Etaamb.openjustice.be
Ministerieel Besluit van 19 mei 2003
gepubliceerd op 02 juni 2003

Ministerieel besluit tot bepaling van de bewijsmodaliteiten van de beroepsbekwaamheid van de erkende ondernemingsloketten

bron
federale overheidsdienst economie, k.m.o., middenstand en energie
numac
2003011336
pub.
02/06/2003
prom.
19/05/2003
ELI
eli/besluit/2003/05/19/2003011336/staatsblad
staatsblad
https://www.ejustice.just.fgov.be/cgi/article_body(...)
Document Qrcode

19 MEI 2003. - Ministerieel besluit tot bepaling van de bewijsmodaliteiten van de beroepsbekwaamheid van de erkende ondernemingsloketten


De Minister belast met Middenstand en de Minister van Economie, Gelet op de wet van 16 januari 2003 tot oprichting van een Kruispuntbank van Ondernemingen, tot modernisering van het handelsregister, tot oprichting van erkende ondernemingsloketten en houdende diverse bepalingen, inzonderheid op artikel 45, 8°;

Gelet op de wetten op de Raad van State, gecoördineerd op 12 januari 1973, inzonderheid op artikel 3, § 1, vervangen bij de wet van 4 juli 1989 en gewijzigd bij de wet van 4 augustus 1996;

Gelet op de dringende noodzakelijkheid, gemotiveerd door het feit dat krachtens het koninklijk besluit van 15 mei 2003 tot bepaling van de inwerkingtreding van de wet van 16 juli 2003, de ondernemingsloketten operationeel moeten zijn op 1 juli 2003, hetgeen de directe bepaling vereist van de bewijsmiddelen voor hun beroepsbekwaamheid, Besluiten :

Artikel 1.De ondernemingsloketten worden geacht over voldoende beroepsbekwaamheid te beschikken, wanneer ze bewijzen dat hun medewerkers voldoen aan de bepalingen van dit besluit.

§ Gegevens:
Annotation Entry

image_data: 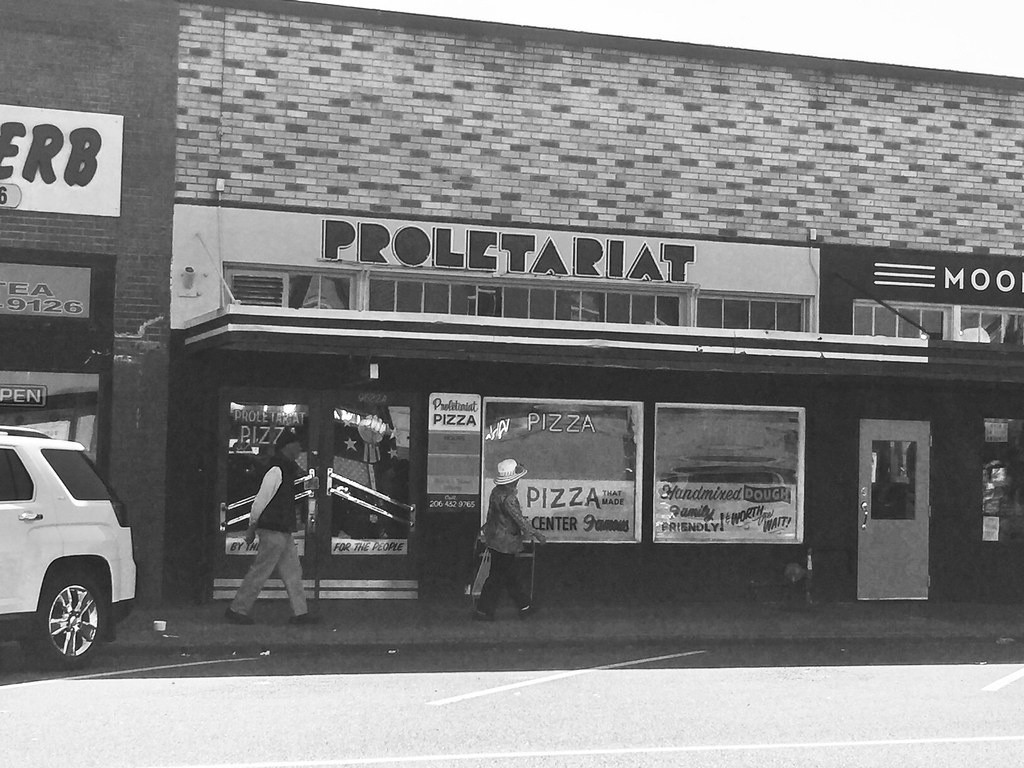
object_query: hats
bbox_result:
[493,459,528,485]
[276,432,300,450]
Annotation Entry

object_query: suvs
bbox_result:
[0,428,138,670]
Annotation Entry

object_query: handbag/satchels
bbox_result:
[472,548,492,596]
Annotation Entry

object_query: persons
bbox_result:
[469,456,550,622]
[224,432,324,625]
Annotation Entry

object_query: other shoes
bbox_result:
[290,613,319,624]
[475,610,495,621]
[519,604,540,619]
[225,607,255,625]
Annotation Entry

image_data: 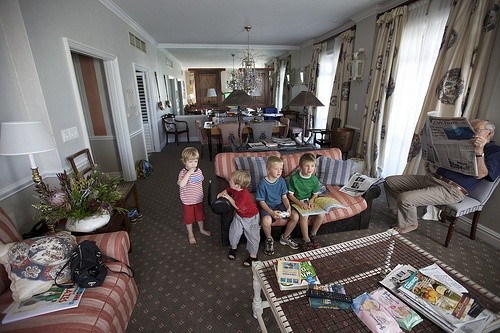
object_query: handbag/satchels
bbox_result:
[71,239,106,288]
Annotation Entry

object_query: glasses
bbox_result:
[474,127,491,133]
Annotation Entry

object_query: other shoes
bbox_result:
[135,214,143,220]
[130,218,137,224]
[310,234,320,248]
[301,239,313,252]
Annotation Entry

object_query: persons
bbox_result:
[384,119,500,234]
[217,169,260,267]
[288,153,326,251]
[255,156,299,255]
[177,147,212,244]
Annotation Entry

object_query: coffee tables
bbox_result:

§ Opdrachten:
1 - Vat het ministerieel besluit samen in twee zinnen.
2 - Neem uit het ministerieel besluit letterlijk het stuk over van "Artikel 1.De ondernemingsloketten" tot en met "van dit besluit.".

§ Oplossingen:
1 - Het ministerieel besluit van 19 mei 2003 legt vast hoe de erkende ondernemingsloketten hun beroepsbekwaamheid moeten bewijzen. Volgens artikel 1 worden de loketten geacht over voldoende beroepsbekwaamheid te beschikken wanneer ze bewijzen dat hun medewerkers aan de bepalingen van het besluit voldoen.

2 -
Artikel 1.De ondernemingsloketten worden geacht over voldoende beroepsbekwaamheid te beschikken, wanneer ze bewijzen dat hun medewerkers voldoen aan de bepalingen van dit besluit.